A possible solution would be to create a full component dedicated to tuning and selecting the best model at the same time.

But this solution is not a good practice. Ideally, we would like to separate the tuning and the selection in different components.

Couldn't test the other component definitions

As described in the documentation, there are 3 methods to define a component:

  1. Lightweight Python function-based component
  2. Containerized Python components
  3. Custom container components

The 2nd and 3rd approach require the installation of a local Docker registry, or the integration with an existing one.

This step is cumbersome, and I don't see a data scientist using this approach in practice during development.

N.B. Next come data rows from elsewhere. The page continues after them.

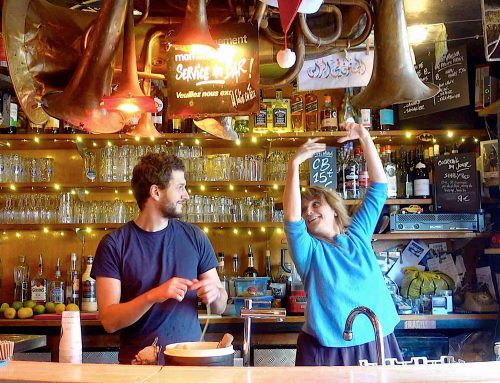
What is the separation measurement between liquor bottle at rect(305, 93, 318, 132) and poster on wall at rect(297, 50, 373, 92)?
1.19m

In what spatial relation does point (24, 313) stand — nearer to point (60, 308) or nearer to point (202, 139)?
point (60, 308)

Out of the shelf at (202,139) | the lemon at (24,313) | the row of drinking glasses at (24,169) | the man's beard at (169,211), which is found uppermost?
the shelf at (202,139)

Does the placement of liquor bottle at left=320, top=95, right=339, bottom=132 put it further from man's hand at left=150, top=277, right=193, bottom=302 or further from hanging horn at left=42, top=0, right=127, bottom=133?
man's hand at left=150, top=277, right=193, bottom=302

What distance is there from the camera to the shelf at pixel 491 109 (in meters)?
4.59

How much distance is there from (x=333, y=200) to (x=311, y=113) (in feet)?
8.25

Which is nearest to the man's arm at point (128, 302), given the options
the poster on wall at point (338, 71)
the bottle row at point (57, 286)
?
the poster on wall at point (338, 71)

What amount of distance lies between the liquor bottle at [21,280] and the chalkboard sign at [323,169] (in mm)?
2526

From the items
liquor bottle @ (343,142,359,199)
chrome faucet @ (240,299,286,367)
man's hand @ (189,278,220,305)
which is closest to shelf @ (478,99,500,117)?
liquor bottle @ (343,142,359,199)

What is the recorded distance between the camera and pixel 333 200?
296 cm

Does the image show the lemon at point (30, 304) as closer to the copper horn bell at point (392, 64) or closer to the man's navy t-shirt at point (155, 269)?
the man's navy t-shirt at point (155, 269)

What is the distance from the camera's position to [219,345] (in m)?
2.03

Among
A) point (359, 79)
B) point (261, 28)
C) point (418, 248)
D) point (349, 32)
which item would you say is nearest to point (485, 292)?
point (418, 248)

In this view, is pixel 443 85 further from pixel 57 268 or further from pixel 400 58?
pixel 57 268

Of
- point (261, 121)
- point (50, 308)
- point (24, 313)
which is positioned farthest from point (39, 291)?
point (261, 121)
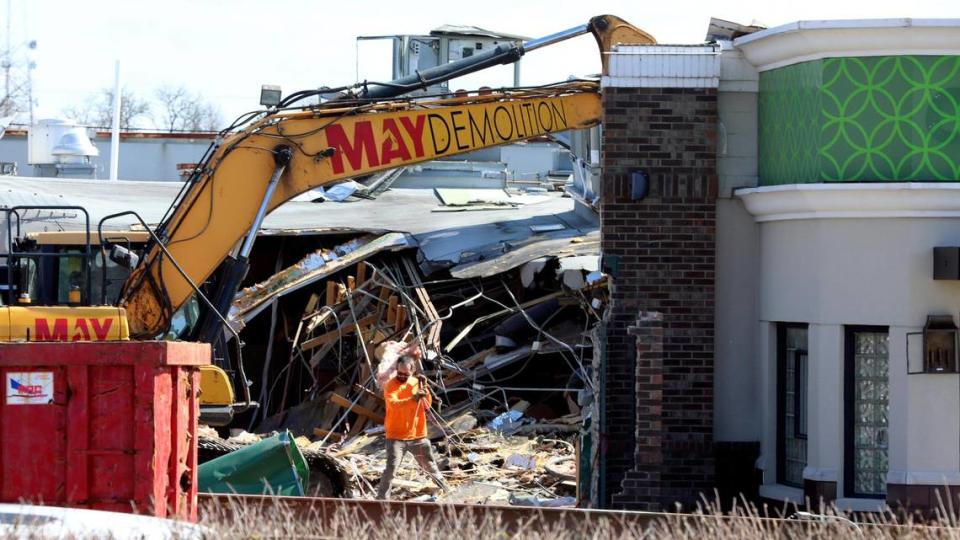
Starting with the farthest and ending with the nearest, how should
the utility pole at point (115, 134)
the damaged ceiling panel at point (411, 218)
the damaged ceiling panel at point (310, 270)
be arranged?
the utility pole at point (115, 134) → the damaged ceiling panel at point (411, 218) → the damaged ceiling panel at point (310, 270)

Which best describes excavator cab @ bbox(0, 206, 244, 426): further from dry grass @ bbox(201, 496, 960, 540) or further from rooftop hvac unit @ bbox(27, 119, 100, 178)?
rooftop hvac unit @ bbox(27, 119, 100, 178)

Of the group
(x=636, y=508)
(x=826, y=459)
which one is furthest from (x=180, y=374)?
(x=826, y=459)

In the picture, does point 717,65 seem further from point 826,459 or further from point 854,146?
point 826,459

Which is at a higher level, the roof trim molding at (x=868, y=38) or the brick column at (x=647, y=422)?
the roof trim molding at (x=868, y=38)

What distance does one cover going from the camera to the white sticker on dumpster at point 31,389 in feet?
35.3

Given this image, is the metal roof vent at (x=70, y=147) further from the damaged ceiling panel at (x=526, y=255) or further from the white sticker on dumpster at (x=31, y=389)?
the white sticker on dumpster at (x=31, y=389)

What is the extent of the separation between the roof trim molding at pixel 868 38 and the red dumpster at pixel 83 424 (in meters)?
5.79

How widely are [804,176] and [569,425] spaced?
7081mm

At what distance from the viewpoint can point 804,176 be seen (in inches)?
491

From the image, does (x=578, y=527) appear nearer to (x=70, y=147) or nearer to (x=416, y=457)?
(x=416, y=457)

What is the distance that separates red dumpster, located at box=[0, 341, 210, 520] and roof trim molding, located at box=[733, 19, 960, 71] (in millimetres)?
5790

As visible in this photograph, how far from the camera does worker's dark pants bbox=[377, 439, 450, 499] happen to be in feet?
50.8

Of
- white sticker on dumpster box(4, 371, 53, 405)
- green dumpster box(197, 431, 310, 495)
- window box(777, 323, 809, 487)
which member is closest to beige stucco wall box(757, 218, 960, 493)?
window box(777, 323, 809, 487)

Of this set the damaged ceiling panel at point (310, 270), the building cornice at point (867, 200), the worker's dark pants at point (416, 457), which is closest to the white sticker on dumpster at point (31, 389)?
the worker's dark pants at point (416, 457)
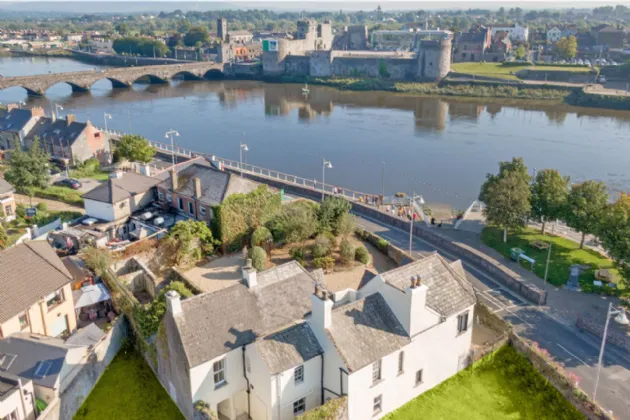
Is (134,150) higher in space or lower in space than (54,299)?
higher

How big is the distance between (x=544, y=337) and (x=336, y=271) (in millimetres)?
10626

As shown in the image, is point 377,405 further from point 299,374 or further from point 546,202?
point 546,202

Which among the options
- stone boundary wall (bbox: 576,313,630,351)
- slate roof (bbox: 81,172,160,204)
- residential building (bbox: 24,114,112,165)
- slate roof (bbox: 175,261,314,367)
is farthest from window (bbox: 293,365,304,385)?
residential building (bbox: 24,114,112,165)

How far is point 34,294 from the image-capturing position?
2161 cm

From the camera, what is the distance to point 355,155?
62688 millimetres

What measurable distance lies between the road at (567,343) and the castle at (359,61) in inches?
3481

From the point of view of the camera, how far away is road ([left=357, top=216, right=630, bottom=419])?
2009 centimetres

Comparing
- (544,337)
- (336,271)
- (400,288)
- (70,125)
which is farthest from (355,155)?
(400,288)

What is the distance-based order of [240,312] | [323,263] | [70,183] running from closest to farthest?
[240,312] → [323,263] → [70,183]

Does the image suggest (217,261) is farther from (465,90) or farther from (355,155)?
(465,90)

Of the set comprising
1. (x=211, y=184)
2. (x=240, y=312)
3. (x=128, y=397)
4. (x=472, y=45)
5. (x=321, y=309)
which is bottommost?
(x=128, y=397)

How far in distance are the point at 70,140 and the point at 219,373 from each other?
39.1m

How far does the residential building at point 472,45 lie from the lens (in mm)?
125688

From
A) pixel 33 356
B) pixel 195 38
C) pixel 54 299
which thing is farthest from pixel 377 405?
pixel 195 38
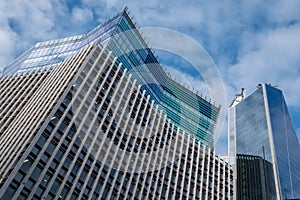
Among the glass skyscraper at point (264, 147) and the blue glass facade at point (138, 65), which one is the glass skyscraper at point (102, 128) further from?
the glass skyscraper at point (264, 147)

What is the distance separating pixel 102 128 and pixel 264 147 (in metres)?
101

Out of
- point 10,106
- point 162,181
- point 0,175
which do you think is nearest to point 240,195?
point 162,181

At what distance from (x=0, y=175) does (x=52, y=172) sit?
802cm

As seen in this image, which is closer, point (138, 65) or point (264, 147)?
point (138, 65)

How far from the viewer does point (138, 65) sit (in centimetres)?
8712

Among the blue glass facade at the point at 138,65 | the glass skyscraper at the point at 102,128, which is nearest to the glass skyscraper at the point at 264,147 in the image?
the blue glass facade at the point at 138,65

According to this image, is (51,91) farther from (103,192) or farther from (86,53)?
(103,192)

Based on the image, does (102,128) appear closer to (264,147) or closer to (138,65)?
(138,65)

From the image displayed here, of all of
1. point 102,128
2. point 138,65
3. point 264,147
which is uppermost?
point 264,147

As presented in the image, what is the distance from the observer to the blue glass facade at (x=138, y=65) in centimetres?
8625

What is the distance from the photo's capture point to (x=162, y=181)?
77.6 metres

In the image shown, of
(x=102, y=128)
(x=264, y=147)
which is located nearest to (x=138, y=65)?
(x=102, y=128)

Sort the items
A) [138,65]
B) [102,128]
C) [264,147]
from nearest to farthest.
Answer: [102,128], [138,65], [264,147]

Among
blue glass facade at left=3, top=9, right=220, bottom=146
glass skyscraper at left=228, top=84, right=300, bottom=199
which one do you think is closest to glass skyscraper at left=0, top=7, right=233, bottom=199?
blue glass facade at left=3, top=9, right=220, bottom=146
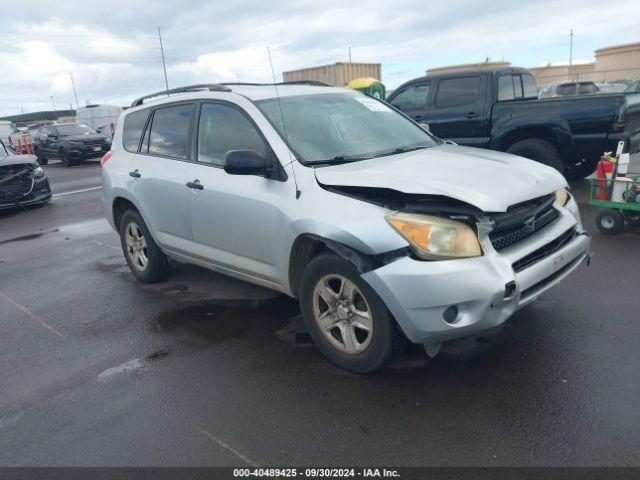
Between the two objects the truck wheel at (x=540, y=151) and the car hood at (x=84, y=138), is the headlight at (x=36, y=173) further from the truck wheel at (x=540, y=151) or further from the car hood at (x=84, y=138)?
the car hood at (x=84, y=138)

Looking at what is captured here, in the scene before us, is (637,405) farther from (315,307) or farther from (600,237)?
(600,237)

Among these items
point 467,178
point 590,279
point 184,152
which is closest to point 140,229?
point 184,152

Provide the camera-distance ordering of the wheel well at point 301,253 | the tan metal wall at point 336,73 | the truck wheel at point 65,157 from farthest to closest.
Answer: the tan metal wall at point 336,73 < the truck wheel at point 65,157 < the wheel well at point 301,253

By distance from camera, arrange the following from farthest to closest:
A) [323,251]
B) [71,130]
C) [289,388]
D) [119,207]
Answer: [71,130] < [119,207] < [323,251] < [289,388]

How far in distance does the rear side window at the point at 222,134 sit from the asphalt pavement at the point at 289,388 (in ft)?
4.51

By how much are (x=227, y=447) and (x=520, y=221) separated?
2179mm

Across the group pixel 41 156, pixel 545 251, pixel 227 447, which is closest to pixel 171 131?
pixel 227 447

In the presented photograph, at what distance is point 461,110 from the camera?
9258 millimetres

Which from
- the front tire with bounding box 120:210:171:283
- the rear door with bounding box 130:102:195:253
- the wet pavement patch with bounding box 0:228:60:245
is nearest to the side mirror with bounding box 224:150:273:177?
the rear door with bounding box 130:102:195:253

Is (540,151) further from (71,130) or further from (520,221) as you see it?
(71,130)

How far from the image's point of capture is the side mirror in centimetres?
373

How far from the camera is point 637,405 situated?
2.98 metres

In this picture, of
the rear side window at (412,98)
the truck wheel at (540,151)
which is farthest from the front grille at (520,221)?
the rear side window at (412,98)

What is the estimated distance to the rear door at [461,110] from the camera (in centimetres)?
907
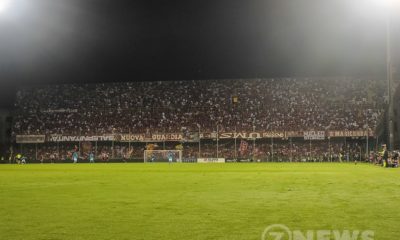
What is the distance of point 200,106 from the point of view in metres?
66.2

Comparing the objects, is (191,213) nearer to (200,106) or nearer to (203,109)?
(203,109)

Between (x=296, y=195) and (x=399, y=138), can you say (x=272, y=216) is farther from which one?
(x=399, y=138)

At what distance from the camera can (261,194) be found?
1416 centimetres

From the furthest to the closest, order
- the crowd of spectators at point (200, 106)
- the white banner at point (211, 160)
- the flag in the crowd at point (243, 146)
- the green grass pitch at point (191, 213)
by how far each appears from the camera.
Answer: the crowd of spectators at point (200, 106) < the flag in the crowd at point (243, 146) < the white banner at point (211, 160) < the green grass pitch at point (191, 213)

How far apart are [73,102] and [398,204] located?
61.5 m

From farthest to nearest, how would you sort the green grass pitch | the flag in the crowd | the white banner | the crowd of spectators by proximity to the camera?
1. the crowd of spectators
2. the flag in the crowd
3. the white banner
4. the green grass pitch

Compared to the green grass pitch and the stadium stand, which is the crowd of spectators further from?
the green grass pitch

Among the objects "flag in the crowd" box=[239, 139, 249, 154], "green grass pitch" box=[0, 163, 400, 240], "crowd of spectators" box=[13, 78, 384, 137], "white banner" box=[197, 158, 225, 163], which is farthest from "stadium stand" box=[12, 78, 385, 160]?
"green grass pitch" box=[0, 163, 400, 240]

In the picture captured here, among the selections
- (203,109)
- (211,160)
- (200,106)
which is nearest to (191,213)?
(211,160)

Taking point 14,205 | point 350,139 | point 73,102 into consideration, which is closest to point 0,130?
point 73,102

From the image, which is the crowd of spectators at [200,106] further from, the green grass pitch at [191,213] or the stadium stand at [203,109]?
the green grass pitch at [191,213]

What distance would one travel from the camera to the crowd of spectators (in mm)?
61406

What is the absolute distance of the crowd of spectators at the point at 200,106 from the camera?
61.4 metres

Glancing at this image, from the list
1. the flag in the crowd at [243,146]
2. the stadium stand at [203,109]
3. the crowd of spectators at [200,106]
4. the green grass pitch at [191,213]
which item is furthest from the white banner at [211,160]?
the green grass pitch at [191,213]
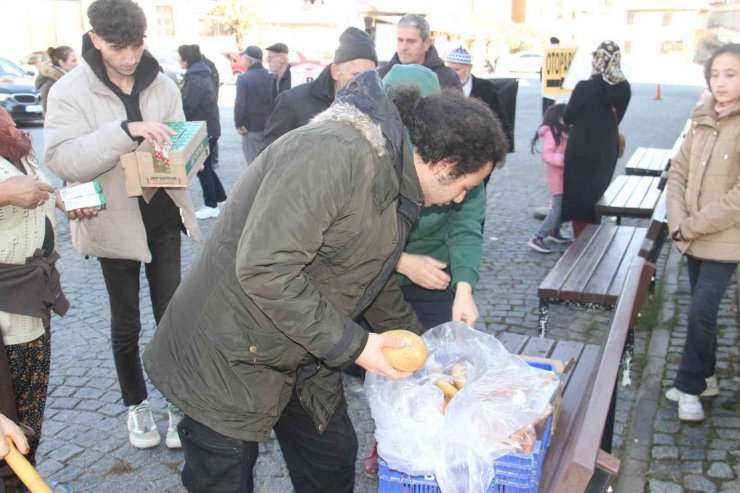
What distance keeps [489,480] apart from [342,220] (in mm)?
802

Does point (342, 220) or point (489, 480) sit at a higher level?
point (342, 220)

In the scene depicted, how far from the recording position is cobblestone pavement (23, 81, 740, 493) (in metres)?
3.13

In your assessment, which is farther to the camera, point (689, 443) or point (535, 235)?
point (535, 235)

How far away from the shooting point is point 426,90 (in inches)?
102

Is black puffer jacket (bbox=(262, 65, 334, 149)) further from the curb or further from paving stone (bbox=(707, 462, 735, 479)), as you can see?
paving stone (bbox=(707, 462, 735, 479))

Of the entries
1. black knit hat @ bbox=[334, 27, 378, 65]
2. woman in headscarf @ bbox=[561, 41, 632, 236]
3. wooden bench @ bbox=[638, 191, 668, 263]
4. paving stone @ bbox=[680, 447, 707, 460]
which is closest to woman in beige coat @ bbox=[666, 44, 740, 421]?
wooden bench @ bbox=[638, 191, 668, 263]

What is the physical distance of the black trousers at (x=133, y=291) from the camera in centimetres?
312

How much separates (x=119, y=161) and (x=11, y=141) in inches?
21.7

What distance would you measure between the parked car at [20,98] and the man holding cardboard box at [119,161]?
43.9 feet

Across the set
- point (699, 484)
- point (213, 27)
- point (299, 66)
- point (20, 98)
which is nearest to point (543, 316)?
point (699, 484)

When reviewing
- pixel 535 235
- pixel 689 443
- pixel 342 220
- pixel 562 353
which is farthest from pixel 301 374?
pixel 535 235

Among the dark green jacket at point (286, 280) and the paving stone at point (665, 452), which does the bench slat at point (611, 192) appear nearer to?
the paving stone at point (665, 452)

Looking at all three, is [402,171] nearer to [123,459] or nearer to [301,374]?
[301,374]

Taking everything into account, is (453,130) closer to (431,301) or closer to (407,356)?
(407,356)
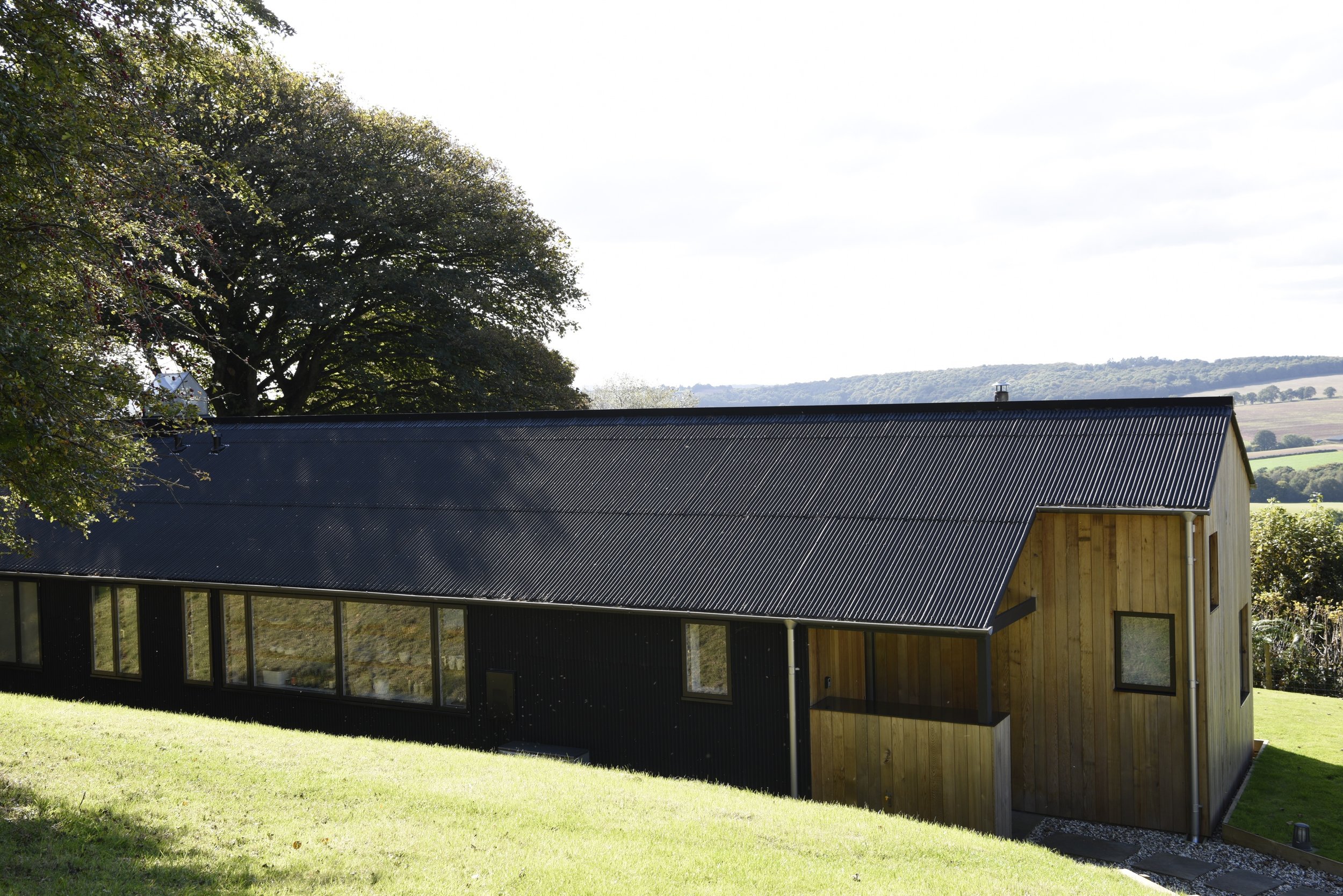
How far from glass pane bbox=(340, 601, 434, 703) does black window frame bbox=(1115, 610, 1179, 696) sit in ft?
26.0

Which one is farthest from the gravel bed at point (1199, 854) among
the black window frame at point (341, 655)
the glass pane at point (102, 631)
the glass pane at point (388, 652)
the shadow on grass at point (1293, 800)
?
the glass pane at point (102, 631)

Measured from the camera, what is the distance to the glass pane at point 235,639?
46.3 feet

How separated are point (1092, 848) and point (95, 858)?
864 centimetres

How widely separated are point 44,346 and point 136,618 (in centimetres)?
822

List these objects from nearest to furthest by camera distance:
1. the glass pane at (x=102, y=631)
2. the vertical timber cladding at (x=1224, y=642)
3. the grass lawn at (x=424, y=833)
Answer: the grass lawn at (x=424, y=833) → the vertical timber cladding at (x=1224, y=642) → the glass pane at (x=102, y=631)

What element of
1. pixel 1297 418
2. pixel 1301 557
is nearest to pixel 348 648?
pixel 1301 557

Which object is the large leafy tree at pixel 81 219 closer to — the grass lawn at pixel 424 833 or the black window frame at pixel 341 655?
the grass lawn at pixel 424 833

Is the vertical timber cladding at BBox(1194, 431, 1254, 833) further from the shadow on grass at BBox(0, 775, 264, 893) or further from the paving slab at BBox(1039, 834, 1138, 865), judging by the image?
the shadow on grass at BBox(0, 775, 264, 893)

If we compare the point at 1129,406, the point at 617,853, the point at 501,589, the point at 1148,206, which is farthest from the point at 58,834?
the point at 1148,206

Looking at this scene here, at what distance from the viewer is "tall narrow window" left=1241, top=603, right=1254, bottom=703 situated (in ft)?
43.6

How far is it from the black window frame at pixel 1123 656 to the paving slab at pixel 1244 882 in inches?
70.0

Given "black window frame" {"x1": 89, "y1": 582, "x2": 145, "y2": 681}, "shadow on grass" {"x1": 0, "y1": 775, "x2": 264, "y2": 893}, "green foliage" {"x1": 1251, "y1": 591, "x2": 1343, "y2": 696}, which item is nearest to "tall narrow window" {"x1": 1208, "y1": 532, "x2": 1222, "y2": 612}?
"shadow on grass" {"x1": 0, "y1": 775, "x2": 264, "y2": 893}

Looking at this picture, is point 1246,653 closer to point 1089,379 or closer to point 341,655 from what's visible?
point 341,655

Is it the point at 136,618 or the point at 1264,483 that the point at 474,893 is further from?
the point at 1264,483
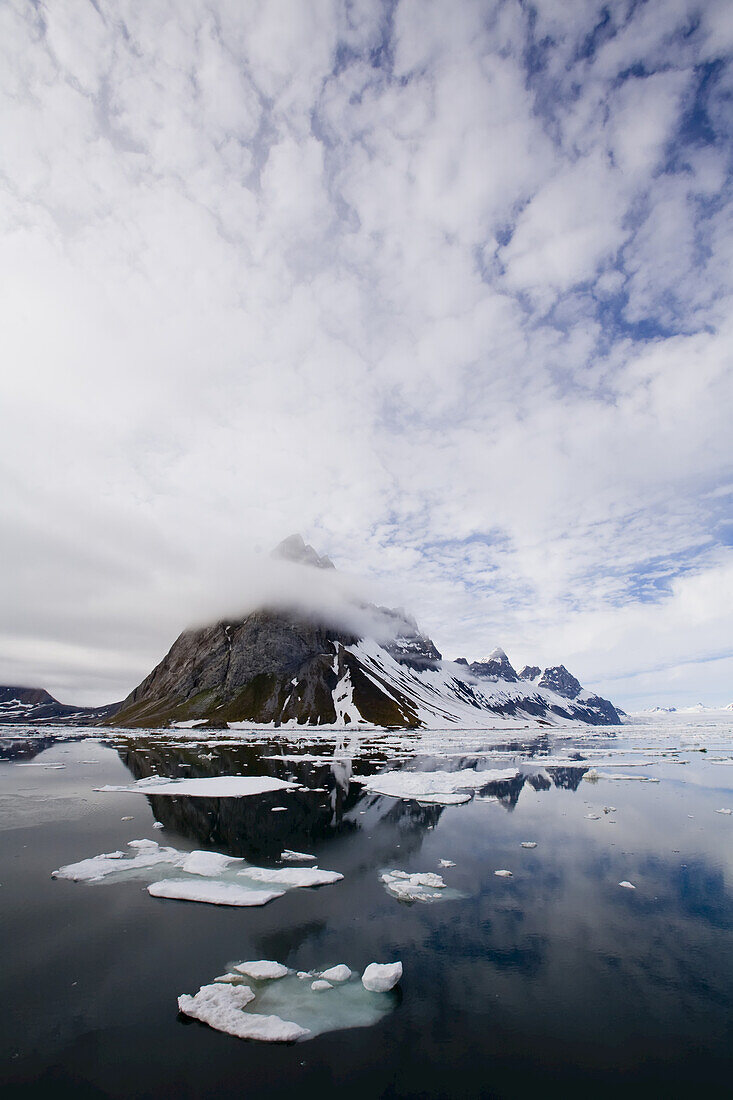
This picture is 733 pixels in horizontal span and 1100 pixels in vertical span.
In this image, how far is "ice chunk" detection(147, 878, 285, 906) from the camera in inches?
850

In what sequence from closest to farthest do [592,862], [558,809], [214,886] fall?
[214,886] → [592,862] → [558,809]

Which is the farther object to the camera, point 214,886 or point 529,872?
point 529,872

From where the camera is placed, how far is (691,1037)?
43.0ft

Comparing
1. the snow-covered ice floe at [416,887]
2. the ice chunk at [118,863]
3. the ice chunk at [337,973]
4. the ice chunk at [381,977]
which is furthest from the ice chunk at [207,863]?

Can't use a component without the context of a pipeline

If you create a task from a component (e.g., t = create_model()), then you can't do anything besides using it inside a pipeline.

Moreover, there are no documented practice to test a component. You can only do an integration test with the pipeline.

This limits greatly the flexibility of the solution in development workflow and to build robust MLOps pipelines easily.

You must import/export your data before/after each component

Since components are isolated, data must be transfered between them whenever a new component is used.

This is verbose and not performant. Moreover, this can incur extra costs for storing all this extra information.

The alternative is to condense all the components into one, but this removes most of the benefit of using Kubeflow.